8.1 compare the time lower bound of the Sorting Algorithm

Decision Tree Model

The process of comparative sorting can be abstracted as a decision tree. A decision tree is a full Binary Tree, indicating that a sorting algorithm acts on all the comparisons made by a given input. The execution of the sorting algorithm corresponds to traversing a path from the root of the tree to the leaf node. Each inner node corresponds to a comparison of AI & AJ. The left subtree determines the comparison after AI <= AJ, And the right subtree determines the comparison after AI> AJ. When a leaf node is reached, the Sorting Algorithm is determined. A necessary condition for a sorting algorithm to work correctly is the n of n elements! Which must appear as a leaf node of the decision tree. Set the height of the decision tree to H and the number of leaves to L, so there are 2 h> = L> = n !, So there is h> lgn! = Ω (nlgn ). This shows that the worst time complexity of comparative sorting is Ω (nlgn ). This also shows that the complexity of Merge Sorting and heap sorting has been progressively optimized.

 

 

Exercise:

8.1-1 What is the minimum possible depth of a leaf node in a decision tree with comparative sorting?

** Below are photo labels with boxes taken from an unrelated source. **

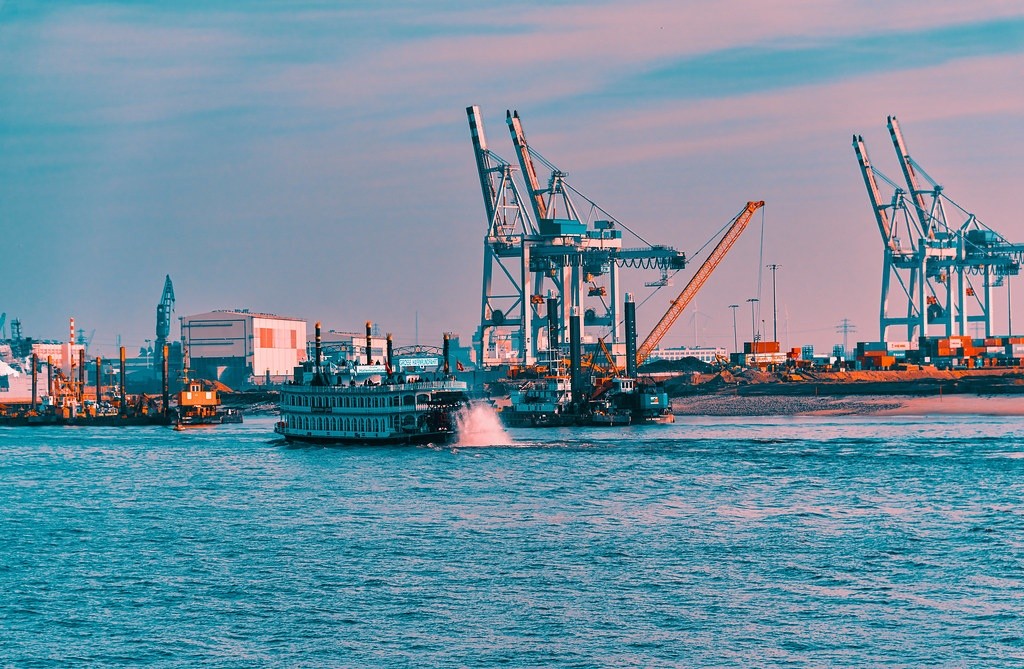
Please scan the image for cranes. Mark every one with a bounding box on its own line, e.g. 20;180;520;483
849;112;1024;364
461;101;688;380
151;273;175;365
514;198;769;394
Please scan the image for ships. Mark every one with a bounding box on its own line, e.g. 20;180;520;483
273;363;472;446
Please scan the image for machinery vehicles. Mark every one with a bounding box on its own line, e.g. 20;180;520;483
709;353;729;367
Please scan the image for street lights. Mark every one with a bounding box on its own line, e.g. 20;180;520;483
728;305;741;353
745;298;760;342
766;264;784;341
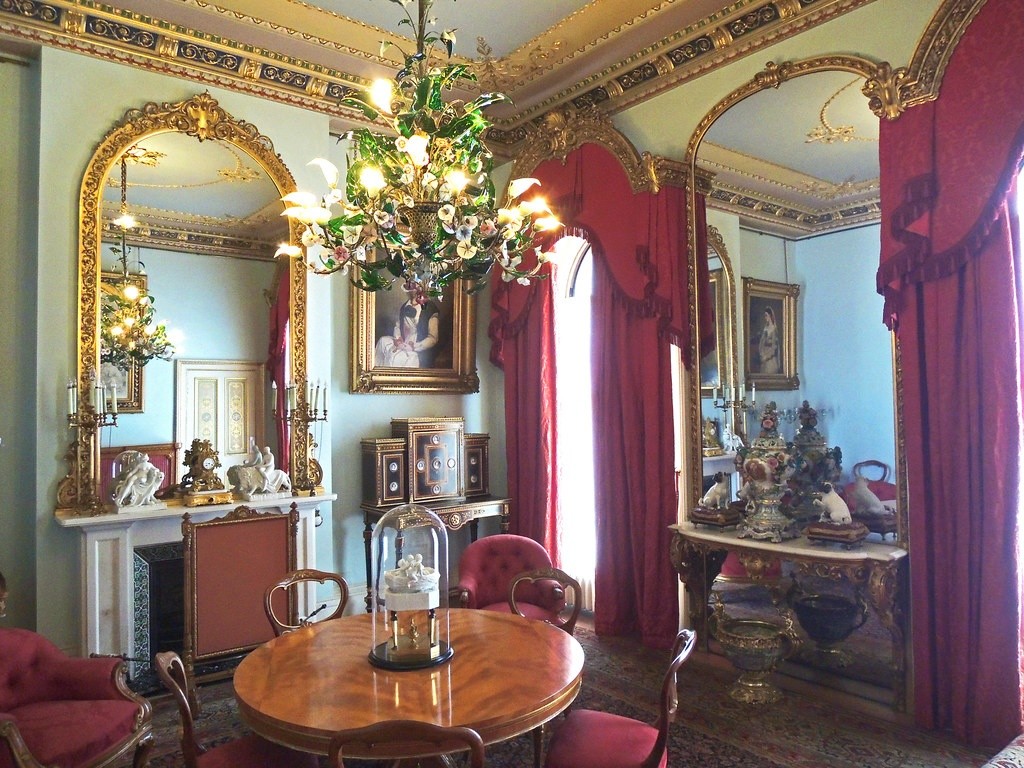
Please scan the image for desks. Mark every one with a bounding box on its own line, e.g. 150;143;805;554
359;492;514;614
667;520;913;713
233;607;584;768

Analysis: n-1. Because it must be at least n-1 times. I wonder if there is any more theoretical proof?

 

 

8.1-3 proof: For N with a length of n! For at least half of input, there is no comparative Sorting Algorithm with linear time. To n! What about Part 1/n? What about 1/2n?

 

Analysis: assume that the depth of M leaf nodes in decision trees is H = O (N), then 2 h> M, so we can see that H is Ω (LGM ). Set M = n! /2, we can see that this is in conflict with H = O (n. Similarly, for 1/N * n! And 1/2n * n! The same is true.

 

8.1-4 There are n elements to be sorted. The input sequence is an N/K sub-sequence, each containing k elements. Each element in each sub-sequence is smaller than the element in the subsequent sub-sequence, greater than the element in the precursor subsequence. In this way, as long as the k elements in the subsequence are sorted, the sorting result of the entire input sequence is obtained. It is proved that the number of comparisons required in this Sorting Problem has a lower threshold (nlgk ).

 

Analysis: the number of sub-sequences of each K element is K !, The number of the entire sequence in the preceding conditions is (K !) N/K. Based on the decision tree analysis method, the depth of the decision tree is h> LG (K !) N/K) = N/K lg (K!)> N/K lg (K/2) K/2 = N/2lgk/2. Therefore, H = Ω (nlgk ).

 

 

8.2 count sorting

Count sorting assumes that each of the N input elements is an integer between 0 and K. Here, K is an integer. When K = O (n), the running time of counting sorting is round (n ).

 

The idea of counting sorting is to determine the number of elements smaller than X for each input element x. With this information, you can place x directly to the position of the final output array.

 

The following is the pseudo code for counting and sorting. Assume that the input is an array a [1... n], which stores the sorting result B [1... n], and C [0... k].

Counting-sort (a, B, K)

1 For I <-- 0 to K

2 do C [I] <-- 0

3 For j <-- 1 to length [A]

4 Do C [A [J] <-- C [A [J] + 1

5 For I <-- 1 to K

6 Do C [I] = C [I] + C [I-1]

7 For I <-- length [a] downto 1

8 do B [C [A [I] = A [I]

9 C [A [I] = C [A [I]-1

 

The running time of counting sorting is round (n + k), and the counting sorting is stable. The reason why counting sorting breaks through the previously mentioned limit of Ω (nlgn) is that it is not based on element comparison, and it is based on the prior knowledge of element values. Although the progressive complexity of counting sorting is better than that of comparing sorting, the constant of counting sorting is obviously large and not local sorting. Therefore, we need to consider factors such as the input characteristics, input size, and memory limits in actual selection.

 

Exercise:

8.2-4 Please give an algorithm to preprocess the given n integers between 0 and K, and can be in O (1) how many of the input integers are returned in the response time? [... b. The pre-processing time of the algorithm you provided is percentile (n + k ).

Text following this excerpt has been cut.